No auge do Clambom, fomos convidados a visitar Florianópolis, a bela capital do estado de Santa Catarina, no sul do Brasil, onde ficamos hospedados num hotel na Praia de Jurerê, que era de propriedade de uma irmã de Socorro Umbelino, sócia do Clambom e casada com o paranaense Abelardo Lunardelli. Durante nossa permanência em Florianópolis, nos apresentamos em diversos clubes da cidade. Foi uma bela viagem que marcou o nome do Clambom na capital catarinense.

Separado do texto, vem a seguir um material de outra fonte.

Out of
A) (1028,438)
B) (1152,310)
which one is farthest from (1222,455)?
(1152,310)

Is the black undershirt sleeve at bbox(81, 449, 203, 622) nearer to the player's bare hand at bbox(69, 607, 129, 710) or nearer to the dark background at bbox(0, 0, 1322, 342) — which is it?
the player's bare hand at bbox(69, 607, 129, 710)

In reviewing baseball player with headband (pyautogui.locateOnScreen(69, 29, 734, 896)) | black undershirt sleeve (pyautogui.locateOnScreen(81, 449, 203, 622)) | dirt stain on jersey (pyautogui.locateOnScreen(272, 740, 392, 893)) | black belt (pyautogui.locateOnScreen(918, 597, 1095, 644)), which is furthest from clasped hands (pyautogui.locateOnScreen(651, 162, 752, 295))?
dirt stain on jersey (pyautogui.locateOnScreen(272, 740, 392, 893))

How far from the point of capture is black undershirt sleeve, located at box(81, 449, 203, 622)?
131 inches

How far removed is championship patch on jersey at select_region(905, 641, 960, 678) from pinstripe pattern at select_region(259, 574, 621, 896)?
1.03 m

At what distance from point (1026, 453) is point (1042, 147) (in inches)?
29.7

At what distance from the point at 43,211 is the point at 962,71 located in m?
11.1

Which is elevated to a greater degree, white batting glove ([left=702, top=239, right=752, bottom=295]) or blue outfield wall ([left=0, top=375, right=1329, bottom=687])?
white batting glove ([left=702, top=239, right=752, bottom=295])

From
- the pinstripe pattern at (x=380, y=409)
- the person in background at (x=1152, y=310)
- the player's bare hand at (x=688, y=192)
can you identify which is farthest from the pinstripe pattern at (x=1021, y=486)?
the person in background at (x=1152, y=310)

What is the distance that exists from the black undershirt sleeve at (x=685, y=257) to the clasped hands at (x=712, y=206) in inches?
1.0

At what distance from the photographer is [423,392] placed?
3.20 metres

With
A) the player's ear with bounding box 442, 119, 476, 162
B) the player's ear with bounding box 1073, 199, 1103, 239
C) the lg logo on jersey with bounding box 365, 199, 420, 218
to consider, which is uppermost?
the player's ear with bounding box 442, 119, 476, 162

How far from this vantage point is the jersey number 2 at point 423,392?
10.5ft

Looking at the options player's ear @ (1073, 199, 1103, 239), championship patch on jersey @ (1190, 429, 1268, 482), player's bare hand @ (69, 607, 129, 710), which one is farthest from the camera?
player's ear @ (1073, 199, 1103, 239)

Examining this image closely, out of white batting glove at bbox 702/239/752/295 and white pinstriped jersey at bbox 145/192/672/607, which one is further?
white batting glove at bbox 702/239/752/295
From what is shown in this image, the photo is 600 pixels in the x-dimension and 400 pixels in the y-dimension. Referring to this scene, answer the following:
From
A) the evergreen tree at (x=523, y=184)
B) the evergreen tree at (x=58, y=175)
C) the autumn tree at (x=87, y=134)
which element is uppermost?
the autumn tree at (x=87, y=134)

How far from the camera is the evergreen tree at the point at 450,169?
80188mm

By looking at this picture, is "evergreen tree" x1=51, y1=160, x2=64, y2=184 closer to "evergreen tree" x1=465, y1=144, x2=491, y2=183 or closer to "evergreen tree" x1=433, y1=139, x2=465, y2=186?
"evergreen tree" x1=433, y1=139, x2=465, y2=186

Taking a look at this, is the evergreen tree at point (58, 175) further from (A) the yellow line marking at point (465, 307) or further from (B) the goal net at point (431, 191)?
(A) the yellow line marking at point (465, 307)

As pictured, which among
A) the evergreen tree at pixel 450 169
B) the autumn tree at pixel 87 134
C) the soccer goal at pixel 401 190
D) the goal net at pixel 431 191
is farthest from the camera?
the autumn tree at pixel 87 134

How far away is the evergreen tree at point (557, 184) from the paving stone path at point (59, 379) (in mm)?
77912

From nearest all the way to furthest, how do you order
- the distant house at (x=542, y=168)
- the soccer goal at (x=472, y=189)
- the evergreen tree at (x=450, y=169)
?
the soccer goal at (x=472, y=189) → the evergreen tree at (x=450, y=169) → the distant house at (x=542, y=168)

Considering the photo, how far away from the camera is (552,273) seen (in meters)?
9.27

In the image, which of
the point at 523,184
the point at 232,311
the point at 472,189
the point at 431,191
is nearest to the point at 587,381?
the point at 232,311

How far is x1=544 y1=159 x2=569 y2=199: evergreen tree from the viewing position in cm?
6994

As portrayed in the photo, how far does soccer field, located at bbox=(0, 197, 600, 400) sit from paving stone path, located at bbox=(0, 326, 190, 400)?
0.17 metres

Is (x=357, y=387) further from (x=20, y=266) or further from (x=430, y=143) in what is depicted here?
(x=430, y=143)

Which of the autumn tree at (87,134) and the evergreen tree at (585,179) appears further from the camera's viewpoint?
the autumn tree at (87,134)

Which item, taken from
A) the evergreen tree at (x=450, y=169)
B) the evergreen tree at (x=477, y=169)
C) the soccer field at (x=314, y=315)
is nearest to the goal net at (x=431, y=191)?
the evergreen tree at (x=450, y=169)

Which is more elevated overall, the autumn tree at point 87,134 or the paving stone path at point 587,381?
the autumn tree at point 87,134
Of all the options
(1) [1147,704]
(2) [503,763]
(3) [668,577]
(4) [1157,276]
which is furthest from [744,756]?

Acontecimentos como esse teriam de produzir mudanças significativas no Clambom, confirmando que tínhamos potencial para chegarmos até aonde chegamos. Muita coisa mudou desde então. Hoje, mais maduros e mais experientes, porém, cremos na sobrevivência desse clube cujo único propósito é nos fazer conhecer aquilo que sempre amamos: a música. Sua história já está contada, até aqui, no livro que lancei. O Clambom já é história, e nós fazemos parte dela, com licença da modéstia, que também é extensiva a seus demais sócios. Olhando para o futuro, confesso que tenho um projeto a compartilhar com meus companheiros de clube: devolver o Clambom às suas bases, o que vale dizer, voltar a ser um clube familiar, cumprindo o seu papel social de aglutinador dos amantes da boa música, como Luiz Cordeiro costumava enfatizar. Essa é a utopia com que pretendo reacender a chama embrionária que nos uniu em seu entorno, num dia, agora longínquo, vivido com paixão no Beco da Glória.